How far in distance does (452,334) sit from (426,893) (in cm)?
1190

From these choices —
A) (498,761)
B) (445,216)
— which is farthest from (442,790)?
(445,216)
○ ○ ○
◆ Exercise objective: Could you print all of the lines above again, word for word and unchanged?

◆ Result of the exercise:
How far in distance does (452,334) sit from (426,893) (in cm)?
1190

From these choices —
A) (498,761)
B) (445,216)
— which is farthest from (442,790)?
(445,216)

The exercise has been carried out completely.